Stark H, Mueller F, Orlova E V, Schatz M, Dube P, Erdemir T, Zemlin F, Brimacombe R, van Heel M
Fritz Haber Institute of the Max Planck Society, Berlin, Germany.
Structure. 1995 Aug 15;3(8):815-21. doi: 10.1016/s0969-2126(01)00216-7.

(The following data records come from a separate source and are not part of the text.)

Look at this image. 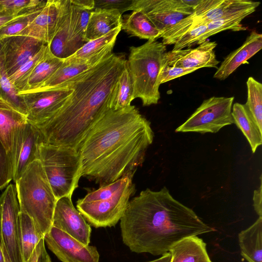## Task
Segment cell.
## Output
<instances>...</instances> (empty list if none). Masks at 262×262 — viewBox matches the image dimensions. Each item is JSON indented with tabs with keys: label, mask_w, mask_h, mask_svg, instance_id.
<instances>
[{
	"label": "cell",
	"mask_w": 262,
	"mask_h": 262,
	"mask_svg": "<svg viewBox=\"0 0 262 262\" xmlns=\"http://www.w3.org/2000/svg\"><path fill=\"white\" fill-rule=\"evenodd\" d=\"M154 137L150 122L134 105L108 110L90 127L77 147L82 177L100 187L135 172Z\"/></svg>",
	"instance_id": "1"
},
{
	"label": "cell",
	"mask_w": 262,
	"mask_h": 262,
	"mask_svg": "<svg viewBox=\"0 0 262 262\" xmlns=\"http://www.w3.org/2000/svg\"><path fill=\"white\" fill-rule=\"evenodd\" d=\"M120 226L122 241L131 251L155 256L168 252L185 237L214 231L166 187L159 191L146 188L130 200Z\"/></svg>",
	"instance_id": "2"
},
{
	"label": "cell",
	"mask_w": 262,
	"mask_h": 262,
	"mask_svg": "<svg viewBox=\"0 0 262 262\" xmlns=\"http://www.w3.org/2000/svg\"><path fill=\"white\" fill-rule=\"evenodd\" d=\"M125 57L113 53L95 67L67 81L72 93L54 115L35 125L43 142L77 149L90 127L110 109L112 93L126 64Z\"/></svg>",
	"instance_id": "3"
},
{
	"label": "cell",
	"mask_w": 262,
	"mask_h": 262,
	"mask_svg": "<svg viewBox=\"0 0 262 262\" xmlns=\"http://www.w3.org/2000/svg\"><path fill=\"white\" fill-rule=\"evenodd\" d=\"M20 211L32 220L41 238L52 226L57 199L38 159L30 163L15 182Z\"/></svg>",
	"instance_id": "4"
},
{
	"label": "cell",
	"mask_w": 262,
	"mask_h": 262,
	"mask_svg": "<svg viewBox=\"0 0 262 262\" xmlns=\"http://www.w3.org/2000/svg\"><path fill=\"white\" fill-rule=\"evenodd\" d=\"M135 172L89 191L77 201V209L95 228L115 226L120 221L136 191Z\"/></svg>",
	"instance_id": "5"
},
{
	"label": "cell",
	"mask_w": 262,
	"mask_h": 262,
	"mask_svg": "<svg viewBox=\"0 0 262 262\" xmlns=\"http://www.w3.org/2000/svg\"><path fill=\"white\" fill-rule=\"evenodd\" d=\"M166 46L157 40L129 47L127 67L131 78L134 99L143 106L156 104L160 98V74Z\"/></svg>",
	"instance_id": "6"
},
{
	"label": "cell",
	"mask_w": 262,
	"mask_h": 262,
	"mask_svg": "<svg viewBox=\"0 0 262 262\" xmlns=\"http://www.w3.org/2000/svg\"><path fill=\"white\" fill-rule=\"evenodd\" d=\"M37 159L42 165L55 196H72L82 177L80 156L75 148L41 142Z\"/></svg>",
	"instance_id": "7"
},
{
	"label": "cell",
	"mask_w": 262,
	"mask_h": 262,
	"mask_svg": "<svg viewBox=\"0 0 262 262\" xmlns=\"http://www.w3.org/2000/svg\"><path fill=\"white\" fill-rule=\"evenodd\" d=\"M234 97L213 96L204 100L176 132L216 133L234 123L231 115Z\"/></svg>",
	"instance_id": "8"
},
{
	"label": "cell",
	"mask_w": 262,
	"mask_h": 262,
	"mask_svg": "<svg viewBox=\"0 0 262 262\" xmlns=\"http://www.w3.org/2000/svg\"><path fill=\"white\" fill-rule=\"evenodd\" d=\"M20 207L15 185H8L0 196V240L10 262H23L19 241Z\"/></svg>",
	"instance_id": "9"
},
{
	"label": "cell",
	"mask_w": 262,
	"mask_h": 262,
	"mask_svg": "<svg viewBox=\"0 0 262 262\" xmlns=\"http://www.w3.org/2000/svg\"><path fill=\"white\" fill-rule=\"evenodd\" d=\"M73 91L66 81L53 90L19 94L26 108L27 122L38 125L49 119Z\"/></svg>",
	"instance_id": "10"
},
{
	"label": "cell",
	"mask_w": 262,
	"mask_h": 262,
	"mask_svg": "<svg viewBox=\"0 0 262 262\" xmlns=\"http://www.w3.org/2000/svg\"><path fill=\"white\" fill-rule=\"evenodd\" d=\"M136 10L142 11L162 34L194 11L183 0H133L130 10Z\"/></svg>",
	"instance_id": "11"
},
{
	"label": "cell",
	"mask_w": 262,
	"mask_h": 262,
	"mask_svg": "<svg viewBox=\"0 0 262 262\" xmlns=\"http://www.w3.org/2000/svg\"><path fill=\"white\" fill-rule=\"evenodd\" d=\"M43 238L48 249L62 262L99 261V254L95 246L84 245L53 226Z\"/></svg>",
	"instance_id": "12"
},
{
	"label": "cell",
	"mask_w": 262,
	"mask_h": 262,
	"mask_svg": "<svg viewBox=\"0 0 262 262\" xmlns=\"http://www.w3.org/2000/svg\"><path fill=\"white\" fill-rule=\"evenodd\" d=\"M43 142L38 128L27 122L18 126L13 134L11 156L13 180L15 182L28 165L37 159L38 145Z\"/></svg>",
	"instance_id": "13"
},
{
	"label": "cell",
	"mask_w": 262,
	"mask_h": 262,
	"mask_svg": "<svg viewBox=\"0 0 262 262\" xmlns=\"http://www.w3.org/2000/svg\"><path fill=\"white\" fill-rule=\"evenodd\" d=\"M52 226L66 232L85 245H89L92 229L79 211L75 208L72 196L57 200Z\"/></svg>",
	"instance_id": "14"
},
{
	"label": "cell",
	"mask_w": 262,
	"mask_h": 262,
	"mask_svg": "<svg viewBox=\"0 0 262 262\" xmlns=\"http://www.w3.org/2000/svg\"><path fill=\"white\" fill-rule=\"evenodd\" d=\"M45 45L26 36L15 35L0 40V58L8 75L15 72Z\"/></svg>",
	"instance_id": "15"
},
{
	"label": "cell",
	"mask_w": 262,
	"mask_h": 262,
	"mask_svg": "<svg viewBox=\"0 0 262 262\" xmlns=\"http://www.w3.org/2000/svg\"><path fill=\"white\" fill-rule=\"evenodd\" d=\"M215 41L207 39L193 49L166 52L164 56L162 66L182 68H217V60L214 49Z\"/></svg>",
	"instance_id": "16"
},
{
	"label": "cell",
	"mask_w": 262,
	"mask_h": 262,
	"mask_svg": "<svg viewBox=\"0 0 262 262\" xmlns=\"http://www.w3.org/2000/svg\"><path fill=\"white\" fill-rule=\"evenodd\" d=\"M70 0H64L63 6L54 37L48 45L56 57L65 59L80 49L85 42L75 33L71 23Z\"/></svg>",
	"instance_id": "17"
},
{
	"label": "cell",
	"mask_w": 262,
	"mask_h": 262,
	"mask_svg": "<svg viewBox=\"0 0 262 262\" xmlns=\"http://www.w3.org/2000/svg\"><path fill=\"white\" fill-rule=\"evenodd\" d=\"M64 0H48L29 26L19 35L35 38L49 45L55 34Z\"/></svg>",
	"instance_id": "18"
},
{
	"label": "cell",
	"mask_w": 262,
	"mask_h": 262,
	"mask_svg": "<svg viewBox=\"0 0 262 262\" xmlns=\"http://www.w3.org/2000/svg\"><path fill=\"white\" fill-rule=\"evenodd\" d=\"M113 48L114 47H111L99 54L85 59L71 61L64 60L48 79L37 88L25 93L55 89L64 82L92 68L110 56L113 53Z\"/></svg>",
	"instance_id": "19"
},
{
	"label": "cell",
	"mask_w": 262,
	"mask_h": 262,
	"mask_svg": "<svg viewBox=\"0 0 262 262\" xmlns=\"http://www.w3.org/2000/svg\"><path fill=\"white\" fill-rule=\"evenodd\" d=\"M262 48V35L253 31L243 45L227 56L217 69L213 77L223 80L228 78L240 66L255 55Z\"/></svg>",
	"instance_id": "20"
},
{
	"label": "cell",
	"mask_w": 262,
	"mask_h": 262,
	"mask_svg": "<svg viewBox=\"0 0 262 262\" xmlns=\"http://www.w3.org/2000/svg\"><path fill=\"white\" fill-rule=\"evenodd\" d=\"M260 2L248 0H213L210 9L200 17H195L196 23L202 26L221 18L242 14L250 15Z\"/></svg>",
	"instance_id": "21"
},
{
	"label": "cell",
	"mask_w": 262,
	"mask_h": 262,
	"mask_svg": "<svg viewBox=\"0 0 262 262\" xmlns=\"http://www.w3.org/2000/svg\"><path fill=\"white\" fill-rule=\"evenodd\" d=\"M122 14L117 10L95 9L91 12L84 41L101 37L122 26Z\"/></svg>",
	"instance_id": "22"
},
{
	"label": "cell",
	"mask_w": 262,
	"mask_h": 262,
	"mask_svg": "<svg viewBox=\"0 0 262 262\" xmlns=\"http://www.w3.org/2000/svg\"><path fill=\"white\" fill-rule=\"evenodd\" d=\"M170 262H212L206 244L198 236L185 237L174 244L169 252Z\"/></svg>",
	"instance_id": "23"
},
{
	"label": "cell",
	"mask_w": 262,
	"mask_h": 262,
	"mask_svg": "<svg viewBox=\"0 0 262 262\" xmlns=\"http://www.w3.org/2000/svg\"><path fill=\"white\" fill-rule=\"evenodd\" d=\"M27 122V116L3 97H0V140L11 155L14 133Z\"/></svg>",
	"instance_id": "24"
},
{
	"label": "cell",
	"mask_w": 262,
	"mask_h": 262,
	"mask_svg": "<svg viewBox=\"0 0 262 262\" xmlns=\"http://www.w3.org/2000/svg\"><path fill=\"white\" fill-rule=\"evenodd\" d=\"M241 255L248 262H262V217L238 235Z\"/></svg>",
	"instance_id": "25"
},
{
	"label": "cell",
	"mask_w": 262,
	"mask_h": 262,
	"mask_svg": "<svg viewBox=\"0 0 262 262\" xmlns=\"http://www.w3.org/2000/svg\"><path fill=\"white\" fill-rule=\"evenodd\" d=\"M131 36L138 37L147 40L160 38L161 32L158 30L141 11H132L122 18L121 30Z\"/></svg>",
	"instance_id": "26"
},
{
	"label": "cell",
	"mask_w": 262,
	"mask_h": 262,
	"mask_svg": "<svg viewBox=\"0 0 262 262\" xmlns=\"http://www.w3.org/2000/svg\"><path fill=\"white\" fill-rule=\"evenodd\" d=\"M231 115L234 123L247 139L253 153L262 144V132L252 119L244 104H233Z\"/></svg>",
	"instance_id": "27"
},
{
	"label": "cell",
	"mask_w": 262,
	"mask_h": 262,
	"mask_svg": "<svg viewBox=\"0 0 262 262\" xmlns=\"http://www.w3.org/2000/svg\"><path fill=\"white\" fill-rule=\"evenodd\" d=\"M64 60L55 56L48 46L42 58L31 73L24 90L18 95L35 89L41 84L55 72Z\"/></svg>",
	"instance_id": "28"
},
{
	"label": "cell",
	"mask_w": 262,
	"mask_h": 262,
	"mask_svg": "<svg viewBox=\"0 0 262 262\" xmlns=\"http://www.w3.org/2000/svg\"><path fill=\"white\" fill-rule=\"evenodd\" d=\"M19 241L23 262H31L33 253L41 238L31 219L20 212L19 214Z\"/></svg>",
	"instance_id": "29"
},
{
	"label": "cell",
	"mask_w": 262,
	"mask_h": 262,
	"mask_svg": "<svg viewBox=\"0 0 262 262\" xmlns=\"http://www.w3.org/2000/svg\"><path fill=\"white\" fill-rule=\"evenodd\" d=\"M121 26L117 27L105 35L85 42L80 49L64 59L71 61L83 60L95 56L108 48L114 47Z\"/></svg>",
	"instance_id": "30"
},
{
	"label": "cell",
	"mask_w": 262,
	"mask_h": 262,
	"mask_svg": "<svg viewBox=\"0 0 262 262\" xmlns=\"http://www.w3.org/2000/svg\"><path fill=\"white\" fill-rule=\"evenodd\" d=\"M134 99L133 87L126 64L116 81L109 102V108L118 110L130 105Z\"/></svg>",
	"instance_id": "31"
},
{
	"label": "cell",
	"mask_w": 262,
	"mask_h": 262,
	"mask_svg": "<svg viewBox=\"0 0 262 262\" xmlns=\"http://www.w3.org/2000/svg\"><path fill=\"white\" fill-rule=\"evenodd\" d=\"M246 84L247 99L244 105L262 132V84L249 77Z\"/></svg>",
	"instance_id": "32"
},
{
	"label": "cell",
	"mask_w": 262,
	"mask_h": 262,
	"mask_svg": "<svg viewBox=\"0 0 262 262\" xmlns=\"http://www.w3.org/2000/svg\"><path fill=\"white\" fill-rule=\"evenodd\" d=\"M248 15L242 14L209 21L207 24V29L205 32L200 37L198 45L208 39L209 37L225 30H230L233 31L246 30V28L241 24V22Z\"/></svg>",
	"instance_id": "33"
},
{
	"label": "cell",
	"mask_w": 262,
	"mask_h": 262,
	"mask_svg": "<svg viewBox=\"0 0 262 262\" xmlns=\"http://www.w3.org/2000/svg\"><path fill=\"white\" fill-rule=\"evenodd\" d=\"M47 47V45H43L35 55L8 76L18 94L24 90L31 73L42 58Z\"/></svg>",
	"instance_id": "34"
},
{
	"label": "cell",
	"mask_w": 262,
	"mask_h": 262,
	"mask_svg": "<svg viewBox=\"0 0 262 262\" xmlns=\"http://www.w3.org/2000/svg\"><path fill=\"white\" fill-rule=\"evenodd\" d=\"M46 3L38 0L0 1V14L16 15L38 7Z\"/></svg>",
	"instance_id": "35"
},
{
	"label": "cell",
	"mask_w": 262,
	"mask_h": 262,
	"mask_svg": "<svg viewBox=\"0 0 262 262\" xmlns=\"http://www.w3.org/2000/svg\"><path fill=\"white\" fill-rule=\"evenodd\" d=\"M91 12L78 7L71 3V25L76 35L82 38L83 40Z\"/></svg>",
	"instance_id": "36"
},
{
	"label": "cell",
	"mask_w": 262,
	"mask_h": 262,
	"mask_svg": "<svg viewBox=\"0 0 262 262\" xmlns=\"http://www.w3.org/2000/svg\"><path fill=\"white\" fill-rule=\"evenodd\" d=\"M45 4L34 10L27 16L1 28L0 40L6 37L19 35L29 26Z\"/></svg>",
	"instance_id": "37"
},
{
	"label": "cell",
	"mask_w": 262,
	"mask_h": 262,
	"mask_svg": "<svg viewBox=\"0 0 262 262\" xmlns=\"http://www.w3.org/2000/svg\"><path fill=\"white\" fill-rule=\"evenodd\" d=\"M13 180V168L11 155L0 140V190L8 185Z\"/></svg>",
	"instance_id": "38"
},
{
	"label": "cell",
	"mask_w": 262,
	"mask_h": 262,
	"mask_svg": "<svg viewBox=\"0 0 262 262\" xmlns=\"http://www.w3.org/2000/svg\"><path fill=\"white\" fill-rule=\"evenodd\" d=\"M207 24L191 29L181 36L173 45L172 51L184 49L198 45L200 37L205 32Z\"/></svg>",
	"instance_id": "39"
},
{
	"label": "cell",
	"mask_w": 262,
	"mask_h": 262,
	"mask_svg": "<svg viewBox=\"0 0 262 262\" xmlns=\"http://www.w3.org/2000/svg\"><path fill=\"white\" fill-rule=\"evenodd\" d=\"M197 70L194 68L162 66L159 76L160 84L192 73Z\"/></svg>",
	"instance_id": "40"
},
{
	"label": "cell",
	"mask_w": 262,
	"mask_h": 262,
	"mask_svg": "<svg viewBox=\"0 0 262 262\" xmlns=\"http://www.w3.org/2000/svg\"><path fill=\"white\" fill-rule=\"evenodd\" d=\"M133 0H94L95 9H114L122 14L130 10Z\"/></svg>",
	"instance_id": "41"
},
{
	"label": "cell",
	"mask_w": 262,
	"mask_h": 262,
	"mask_svg": "<svg viewBox=\"0 0 262 262\" xmlns=\"http://www.w3.org/2000/svg\"><path fill=\"white\" fill-rule=\"evenodd\" d=\"M45 243L44 238H41L35 247L31 262H52Z\"/></svg>",
	"instance_id": "42"
},
{
	"label": "cell",
	"mask_w": 262,
	"mask_h": 262,
	"mask_svg": "<svg viewBox=\"0 0 262 262\" xmlns=\"http://www.w3.org/2000/svg\"><path fill=\"white\" fill-rule=\"evenodd\" d=\"M261 175L260 176V186L253 192V201L255 211L259 216L262 217V181Z\"/></svg>",
	"instance_id": "43"
},
{
	"label": "cell",
	"mask_w": 262,
	"mask_h": 262,
	"mask_svg": "<svg viewBox=\"0 0 262 262\" xmlns=\"http://www.w3.org/2000/svg\"><path fill=\"white\" fill-rule=\"evenodd\" d=\"M45 5V4H44ZM41 5V6H43ZM39 6V7H40ZM37 7L35 9L28 10L26 11H25L18 15H4V14H0V29L2 27L7 26L8 24H10L20 18H21L23 17H24L28 15H29L32 11H33L34 10L36 9V8H38Z\"/></svg>",
	"instance_id": "44"
},
{
	"label": "cell",
	"mask_w": 262,
	"mask_h": 262,
	"mask_svg": "<svg viewBox=\"0 0 262 262\" xmlns=\"http://www.w3.org/2000/svg\"><path fill=\"white\" fill-rule=\"evenodd\" d=\"M71 3L82 9L92 11L95 9L94 0H70Z\"/></svg>",
	"instance_id": "45"
},
{
	"label": "cell",
	"mask_w": 262,
	"mask_h": 262,
	"mask_svg": "<svg viewBox=\"0 0 262 262\" xmlns=\"http://www.w3.org/2000/svg\"><path fill=\"white\" fill-rule=\"evenodd\" d=\"M171 255L169 252H167L163 255L160 258L148 261V262H170Z\"/></svg>",
	"instance_id": "46"
},
{
	"label": "cell",
	"mask_w": 262,
	"mask_h": 262,
	"mask_svg": "<svg viewBox=\"0 0 262 262\" xmlns=\"http://www.w3.org/2000/svg\"><path fill=\"white\" fill-rule=\"evenodd\" d=\"M0 262H5L3 254L2 253V245H1V240H0Z\"/></svg>",
	"instance_id": "47"
},
{
	"label": "cell",
	"mask_w": 262,
	"mask_h": 262,
	"mask_svg": "<svg viewBox=\"0 0 262 262\" xmlns=\"http://www.w3.org/2000/svg\"><path fill=\"white\" fill-rule=\"evenodd\" d=\"M0 97H2V92H1V86H0Z\"/></svg>",
	"instance_id": "48"
}]
</instances>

The ribosome--essential for protein synthesis in all organisms--has been an evasive target for structural studies. The best available structures for the 70S Escherichia coli ribosome or its 30S and 50S subunits are based on electron microscopical tilt experiments and are limited in resolution to 28-55 A. The angular reconstitution approach, which exploits the random orientations of particles within a vitreous ice matrix, can be used in conjunction with cryo-electron microscopy to yield a higher-resolution structure.
Our 23 A resolution map of the 70S ribosome elucidates many structural details, such as an extensive system of channels within the 50S subunit and an intersubunit gap ideally shaped to accommodate two transfer RNA molecules. The resolution achieved is sufficient to allow the preliminary fitting of double-helical regions of an earlier three-dimensional ribosomal RNA model.
Although we are still a long way from attaining an atomic-resolution structure of the ribosome, cryo-electron microscopy, in combination with angular reconstitution, is likely to yield three-dimensional maps with gradually increasing resolution. As exemplified by our current 23 A reconstruction, these maps will lead to progressive refinement of models of the ribosomal RNA.
核糖体——所有生物体蛋白质合成所必需的——一直是结构研究中难以捉摸的目标。70S大肠杆菌核糖体或其30S和50S亚基目前可得的最佳结构是基于电子显微镜倾斜实验,分辨率限制在28 - 55埃。角重构方法利用玻璃态冰基质内颗粒的随机取向,可与冷冻电子显微镜结合使用以产生更高分辨率的结构。
我们得到的70S核糖体23埃分辨率图谱阐明了许多结构细节,例如50S亚基内广泛的通道系统以及亚基间间隙,其形状非常适合容纳两个转运RNA分子。所达到的分辨率足以对早期三维核糖体RNA模型的双螺旋区域进行初步拟合。
尽管我们距离获得核糖体的原子分辨率结构仍有很长的路要走,但冷冻电子显微镜结合角重构方法可能会产生分辨率逐渐提高的三维图谱。正如我们目前23埃分辨率重构所示,这些图谱将促使核糖体RNA模型不断完善。